Instructions to follow: Your task is to transcribe the data in full.

Data shown:

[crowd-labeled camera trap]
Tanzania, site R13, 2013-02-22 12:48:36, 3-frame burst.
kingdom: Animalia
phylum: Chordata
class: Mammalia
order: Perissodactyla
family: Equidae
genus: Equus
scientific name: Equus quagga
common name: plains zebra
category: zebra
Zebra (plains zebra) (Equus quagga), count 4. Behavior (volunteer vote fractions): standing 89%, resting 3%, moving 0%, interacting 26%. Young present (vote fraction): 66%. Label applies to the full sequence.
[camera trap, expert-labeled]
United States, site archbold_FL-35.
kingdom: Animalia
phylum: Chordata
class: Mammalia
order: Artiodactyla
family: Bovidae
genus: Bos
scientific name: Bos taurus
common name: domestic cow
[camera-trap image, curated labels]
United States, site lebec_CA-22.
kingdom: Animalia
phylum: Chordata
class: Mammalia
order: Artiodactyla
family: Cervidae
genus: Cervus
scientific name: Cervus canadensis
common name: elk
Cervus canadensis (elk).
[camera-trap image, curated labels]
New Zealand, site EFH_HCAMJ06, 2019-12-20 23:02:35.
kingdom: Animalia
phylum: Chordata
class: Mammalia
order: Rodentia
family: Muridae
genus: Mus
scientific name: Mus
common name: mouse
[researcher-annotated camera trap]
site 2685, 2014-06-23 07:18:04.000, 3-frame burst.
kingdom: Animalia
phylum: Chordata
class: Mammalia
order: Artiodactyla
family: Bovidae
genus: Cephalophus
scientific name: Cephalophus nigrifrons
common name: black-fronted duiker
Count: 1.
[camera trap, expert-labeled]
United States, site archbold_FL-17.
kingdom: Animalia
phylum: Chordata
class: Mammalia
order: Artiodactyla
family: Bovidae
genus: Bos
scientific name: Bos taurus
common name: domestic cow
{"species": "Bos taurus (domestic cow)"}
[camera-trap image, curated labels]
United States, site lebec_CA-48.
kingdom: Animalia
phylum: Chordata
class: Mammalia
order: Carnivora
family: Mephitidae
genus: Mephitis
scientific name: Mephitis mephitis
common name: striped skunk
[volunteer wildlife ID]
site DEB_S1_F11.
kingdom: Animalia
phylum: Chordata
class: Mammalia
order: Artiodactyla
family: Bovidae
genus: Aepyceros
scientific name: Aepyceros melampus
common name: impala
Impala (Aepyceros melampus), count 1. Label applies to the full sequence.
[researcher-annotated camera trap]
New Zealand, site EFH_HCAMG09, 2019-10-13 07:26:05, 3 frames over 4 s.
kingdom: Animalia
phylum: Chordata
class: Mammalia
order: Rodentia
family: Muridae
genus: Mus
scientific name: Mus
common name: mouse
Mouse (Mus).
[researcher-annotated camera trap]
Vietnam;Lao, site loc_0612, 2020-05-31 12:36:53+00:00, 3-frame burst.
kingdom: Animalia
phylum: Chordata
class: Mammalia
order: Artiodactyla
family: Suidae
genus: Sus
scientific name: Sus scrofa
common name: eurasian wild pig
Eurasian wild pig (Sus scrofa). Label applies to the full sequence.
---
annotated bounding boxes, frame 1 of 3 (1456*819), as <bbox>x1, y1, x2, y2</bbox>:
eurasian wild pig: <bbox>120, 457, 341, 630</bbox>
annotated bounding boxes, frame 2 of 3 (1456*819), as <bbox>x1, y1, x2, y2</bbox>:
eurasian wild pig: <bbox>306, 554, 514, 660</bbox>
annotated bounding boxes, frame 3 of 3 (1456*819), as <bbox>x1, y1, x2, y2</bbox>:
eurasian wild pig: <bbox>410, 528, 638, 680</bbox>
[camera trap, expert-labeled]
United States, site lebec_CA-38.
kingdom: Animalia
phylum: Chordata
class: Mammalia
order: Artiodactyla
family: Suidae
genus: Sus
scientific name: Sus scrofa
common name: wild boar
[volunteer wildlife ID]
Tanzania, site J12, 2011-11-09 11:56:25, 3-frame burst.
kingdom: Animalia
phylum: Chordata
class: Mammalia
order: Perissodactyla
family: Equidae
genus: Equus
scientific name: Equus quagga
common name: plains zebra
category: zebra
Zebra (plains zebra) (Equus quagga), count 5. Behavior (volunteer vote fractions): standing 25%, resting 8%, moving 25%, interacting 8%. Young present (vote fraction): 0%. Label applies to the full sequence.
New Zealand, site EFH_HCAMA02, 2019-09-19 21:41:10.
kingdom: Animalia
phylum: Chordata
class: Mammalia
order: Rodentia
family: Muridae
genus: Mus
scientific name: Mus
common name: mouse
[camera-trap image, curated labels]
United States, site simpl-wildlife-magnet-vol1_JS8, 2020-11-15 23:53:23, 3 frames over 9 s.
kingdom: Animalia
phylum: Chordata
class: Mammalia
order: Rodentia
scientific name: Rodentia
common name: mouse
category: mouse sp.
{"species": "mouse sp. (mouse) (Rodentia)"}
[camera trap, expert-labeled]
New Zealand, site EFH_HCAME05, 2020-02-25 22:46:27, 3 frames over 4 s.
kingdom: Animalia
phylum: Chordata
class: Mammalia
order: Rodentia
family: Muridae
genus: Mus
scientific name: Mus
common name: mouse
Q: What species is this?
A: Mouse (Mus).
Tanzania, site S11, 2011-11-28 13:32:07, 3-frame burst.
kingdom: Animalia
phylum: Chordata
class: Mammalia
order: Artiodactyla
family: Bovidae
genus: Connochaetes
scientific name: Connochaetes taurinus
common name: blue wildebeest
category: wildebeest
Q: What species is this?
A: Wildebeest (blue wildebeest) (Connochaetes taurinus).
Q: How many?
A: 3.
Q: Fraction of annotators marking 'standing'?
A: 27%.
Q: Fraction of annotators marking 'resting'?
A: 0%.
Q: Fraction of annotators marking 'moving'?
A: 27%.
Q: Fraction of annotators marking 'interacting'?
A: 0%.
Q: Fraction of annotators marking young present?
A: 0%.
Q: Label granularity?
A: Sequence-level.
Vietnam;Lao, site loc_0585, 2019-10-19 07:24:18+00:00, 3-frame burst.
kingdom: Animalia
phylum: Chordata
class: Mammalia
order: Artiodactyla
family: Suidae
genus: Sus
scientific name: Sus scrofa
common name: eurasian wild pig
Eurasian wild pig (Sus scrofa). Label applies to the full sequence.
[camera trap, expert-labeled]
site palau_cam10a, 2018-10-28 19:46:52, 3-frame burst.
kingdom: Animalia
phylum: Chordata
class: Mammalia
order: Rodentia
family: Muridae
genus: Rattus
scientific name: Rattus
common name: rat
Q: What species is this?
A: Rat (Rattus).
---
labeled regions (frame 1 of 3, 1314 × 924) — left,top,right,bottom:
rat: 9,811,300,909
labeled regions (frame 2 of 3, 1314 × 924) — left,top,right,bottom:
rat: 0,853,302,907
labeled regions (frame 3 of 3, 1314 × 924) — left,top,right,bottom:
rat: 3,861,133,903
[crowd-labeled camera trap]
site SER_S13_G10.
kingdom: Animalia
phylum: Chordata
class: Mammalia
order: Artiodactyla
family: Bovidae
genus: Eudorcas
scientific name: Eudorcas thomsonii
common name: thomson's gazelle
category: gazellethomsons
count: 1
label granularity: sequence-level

Problem solution:
[crowd-labeled camera trap]
Tanzania, site R13, 2013-02-22 12:48:36, 3-frame burst.
kingdom: Animalia
phylum: Chordata
class: Mammalia
order: Perissodactyla
family: Equidae
genus: Equus
scientific name: Equus quagga
common name: plains zebra
category: zebra
Zebra (plains zebra) (Equus quagga), count 4. Behavior (volunteer vote fractions): standing 89%, resting 3%, moving 0%, interacting 26%. Young present (vote fraction): 66%. Label applies to the full sequence.
[camera trap, expert-labeled]
United States, site archbold_FL-35.
kingdom: Animalia
phylum: Chordata
class: Mammalia
order: Artiodactyla
family: Bovidae
genus: Bos
scientific name: Bos taurus
common name: domestic cow
[camera-trap image, curated labels]
United States, site lebec_CA-22.
kingdom: Animalia
phylum: Chordata
class: Mammalia
order: Artiodactyla
family: Cervidae
genus: Cervus
scientific name: Cervus canadensis
common name: elk
Cervus canadensis (elk).
[camera-trap image, curated labels]
New Zealand, site EFH_HCAMJ06, 2019-12-20 23:02:35.
kingdom: Animalia
phylum: Chordata
class: Mammalia
order: Rodentia
family: Muridae
genus: Mus
scientific name: Mus
common name: mouse
[researcher-annotated camera trap]
site 2685, 2014-06-23 07:18:04.000, 3-frame burst.
kingdom: Animalia
phylum: Chordata
class: Mammalia
order: Artiodactyla
family: Bovidae
genus: Cephalophus
scientific name: Cephalophus nigrifrons
common name: black-fronted duiker
Count: 1.
[camera trap, expert-labeled]
United States, site archbold_FL-17.
kingdom: Animalia
phylum: Chordata
class: Mammalia
order: Artiodactyla
family: Bovidae
genus: Bos
scientific name: Bos taurus
common name: domestic cow
{"species": "Bos taurus (domestic cow)"}
[camera-trap image, curated labels]
United States, site lebec_CA-48.
kingdom: Animalia
phylum: Chordata
class: Mammalia
order: Carnivora
family: Mephitidae
genus: Mephitis
scientific name: Mephitis mephitis
common name: striped skunk
[volunteer wildlife ID]
site DEB_S1_F11.
kingdom: Animalia
phylum: Chordata
class: Mammalia
order: Artiodactyla
family: Bovidae
genus: Aepyceros
scientific name: Aepyceros melampus
common name: impala
Impala (Aepyceros melampus), count 1. Label applies to the full sequence.
[researcher-annotated camera trap]
New Zealand, site EFH_HCAMG09, 2019-10-13 07:26:05, 3 frames over 4 s.
kingdom: Animalia
phylum: Chordata
class: Mammalia
order: Rodentia
family: Muridae
genus: Mus
scientific name: Mus
common name: mouse
Mouse (Mus).
[researcher-annotated camera trap]
Vietnam;Lao, site loc_0612, 2020-05-31 12:36:53+00:00, 3-frame burst.
kingdom: Animalia
phylum: Chordata
class: Mammalia
order: Artiodactyla
family: Suidae
genus: Sus
scientific name: Sus scrofa
common name: eurasian wild pig
Eurasian wild pig (Sus scrofa). Label applies to the full sequence.
---
annotated bounding boxes, frame 1 of 3 (1456*819), as <bbox>x1, y1, x2, y2</bbox>:
eurasian wild pig: <bbox>120, 457, 341, 630</bbox>
annotated bounding boxes, frame 2 of 3 (1456*819), as <bbox>x1, y1, x2, y2</bbox>:
eurasian wild pig: <bbox>306, 554, 514, 660</bbox>
annotated bounding boxes, frame 3 of 3 (1456*819), as <bbox>x1, y1, x2, y2</bbox>:
eurasian wild pig: <bbox>410, 528, 638, 680</bbox>
[camera trap, expert-labeled]
United States, site lebec_CA-38.
kingdom: Animalia
phylum: Chordata
class: Mammalia
order: Artiodactyla
family: Suidae
genus: Sus
scientific name: Sus scrofa
common name: wild boar
[volunteer wildlife ID]
Tanzania, site J12, 2011-11-09 11:56:25, 3-frame burst.
kingdom: Animalia
phylum: Chordata
class: Mammalia
order: Perissodactyla
family: Equidae
genus: Equus
scientific name: Equus quagga
common name: plains zebra
category: zebra
Zebra (plains zebra) (Equus quagga), count 5. Behavior (volunteer vote fractions): standing 25%, resting 8%, moving 25%, interacting 8%. Young present (vote fraction): 0%. Label applies to the full sequence.
New Zealand, site EFH_HCAMA02, 2019-09-19 21:41:10.
kingdom: Animalia
phylum: Chordata
class: Mammalia
order: Rodentia
family: Muridae
genus: Mus
scientific name: Mus
common name: mouse
[camera-trap image, curated labels]
United States, site simpl-wildlife-magnet-vol1_JS8, 2020-11-15 23:53:23, 3 frames over 9 s.
kingdom: Animalia
phylum: Chordata
class: Mammalia
order: Rodentia
scientific name: Rodentia
common name: mouse
category: mouse sp.
{"species": "mouse sp. (mouse) (Rodentia)"}
[camera trap, expert-labeled]
New Zealand, site EFH_HCAME05, 2020-02-25 22:46:27, 3 frames over 4 s.
kingdom: Animalia
phylum: Chordata
class: Mammalia
order: Rodentia
family: Muridae
genus: Mus
scientific name: Mus
common name: mouse
Q: What species is this?
A: Mouse (Mus).
Tanzania, site S11, 2011-11-28 13:32:07, 3-frame burst.
kingdom: Animalia
phylum: Chordata
class: Mammalia
order: Artiodactyla
family: Bovidae
genus: Connochaetes
scientific name: Connochaetes taurinus
common name: blue wildebeest
category: wildebeest
Q: What species is this?
A: Wildebeest (blue wildebeest) (Connochaetes taurinus).
Q: How many?
A: 3.
Q: Fraction of annotators marking 'standing'?
A: 27%.
Q: Fraction of annotators marking 'resting'?
A: 0%.
Q: Fraction of annotators marking 'moving'?
A: 27%.
Q: Fraction of annotators marking 'interacting'?
A: 0%.
Q: Fraction of annotators marking young present?
A: 0%.
Q: Label granularity?
A: Sequence-level.
Vietnam;Lao, site loc_0585, 2019-10-19 07:24:18+00:00, 3-frame burst.
kingdom: Animalia
phylum: Chordata
class: Mammalia
order: Artiodactyla
family: Suidae
genus: Sus
scientific name: Sus scrofa
common name: eurasian wild pig
Eurasian wild pig (Sus scrofa). Label applies to the full sequence.
[camera trap, expert-labeled]
site palau_cam10a, 2018-10-28 19:46:52, 3-frame burst.
kingdom: Animalia
phylum: Chordata
class: Mammalia
order: Rodentia
family: Muridae
genus: Rattus
scientific name: Rattus
common name: rat
Q: What species is this?
A: Rat (Rattus).
---
labeled regions (frame 1 of 3, 1314 × 924) — left,top,right,bottom:
rat: 9,811,300,909
labeled regions (frame 2 of 3, 1314 × 924) — left,top,right,bottom:
rat: 0,853,302,907
labeled regions (frame 3 of 3, 1314 × 924) — left,top,right,bottom:
rat: 3,861,133,903
[crowd-labeled camera trap]
site SER_S13_G10.
kingdom: Animalia
phylum: Chordata
class: Mammalia
order: Artiodactyla
family: Bovidae
genus: Eudorcas
scientific name: Eudorcas thomsonii
common name: thomson's gazelle
category: gazellethomsons
count: 1
label granularity: sequence-level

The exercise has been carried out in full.